WRITTEN INSTRUCTION - Please reproduce the entries word for word, beginning at the line that has "t=1, r=20, b=168?" and stopping after the last of the entries.

MATERIAL TO PROCESS -

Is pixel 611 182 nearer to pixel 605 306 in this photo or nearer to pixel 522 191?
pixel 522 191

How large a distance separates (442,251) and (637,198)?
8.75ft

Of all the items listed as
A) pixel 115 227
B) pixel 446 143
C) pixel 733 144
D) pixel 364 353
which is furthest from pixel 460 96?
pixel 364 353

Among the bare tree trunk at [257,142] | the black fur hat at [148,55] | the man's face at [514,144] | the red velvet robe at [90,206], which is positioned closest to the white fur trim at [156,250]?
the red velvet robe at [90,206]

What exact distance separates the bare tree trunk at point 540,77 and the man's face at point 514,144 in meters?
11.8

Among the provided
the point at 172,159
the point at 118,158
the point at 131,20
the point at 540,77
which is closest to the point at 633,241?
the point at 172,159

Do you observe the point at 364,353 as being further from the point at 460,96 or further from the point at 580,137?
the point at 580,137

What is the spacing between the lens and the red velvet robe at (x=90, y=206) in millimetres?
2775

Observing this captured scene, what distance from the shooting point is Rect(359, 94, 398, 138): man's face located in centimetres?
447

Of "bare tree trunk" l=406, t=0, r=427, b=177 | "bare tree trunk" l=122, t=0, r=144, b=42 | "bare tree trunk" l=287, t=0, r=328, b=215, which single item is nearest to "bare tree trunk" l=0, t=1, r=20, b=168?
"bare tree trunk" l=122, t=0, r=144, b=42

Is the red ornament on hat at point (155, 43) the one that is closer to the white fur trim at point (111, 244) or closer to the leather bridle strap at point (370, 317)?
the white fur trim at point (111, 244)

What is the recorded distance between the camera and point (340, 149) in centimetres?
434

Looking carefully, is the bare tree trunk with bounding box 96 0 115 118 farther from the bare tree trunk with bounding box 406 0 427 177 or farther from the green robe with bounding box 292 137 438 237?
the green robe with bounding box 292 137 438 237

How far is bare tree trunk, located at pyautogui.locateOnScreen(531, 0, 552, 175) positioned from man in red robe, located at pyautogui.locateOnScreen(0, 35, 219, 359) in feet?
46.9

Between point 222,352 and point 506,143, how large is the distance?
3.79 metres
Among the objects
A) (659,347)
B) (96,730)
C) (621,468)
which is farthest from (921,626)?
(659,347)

THE ANSWER -
Of "bare tree trunk" l=406, t=0, r=427, b=177 | "bare tree trunk" l=122, t=0, r=144, b=42 | "bare tree trunk" l=287, t=0, r=328, b=215, which single item is nearest to "bare tree trunk" l=0, t=1, r=20, b=168?
"bare tree trunk" l=122, t=0, r=144, b=42

Is the red ornament on hat at point (155, 43) the one that is closer to the white fur trim at point (111, 244) or closer to the leather bridle strap at point (370, 317)?
the white fur trim at point (111, 244)

What is the recorded distance between the camera and point (340, 149) in centimetres?
434

Looking carefully, is the bare tree trunk with bounding box 96 0 115 118 farther from the bare tree trunk with bounding box 406 0 427 177 or farther from the green robe with bounding box 292 137 438 237?
the green robe with bounding box 292 137 438 237

How far is bare tree trunk, located at pyautogui.locateOnScreen(531, 0, 552, 175) positioned from man in red robe, located at pyautogui.locateOnScreen(0, 35, 219, 359) in feet?
46.9

Between point 222,352 and point 506,143, how large is the distance?
3.79 metres
Among the objects
A) (659,347)
B) (96,730)
C) (621,468)
which is farthest from (921,626)?
(659,347)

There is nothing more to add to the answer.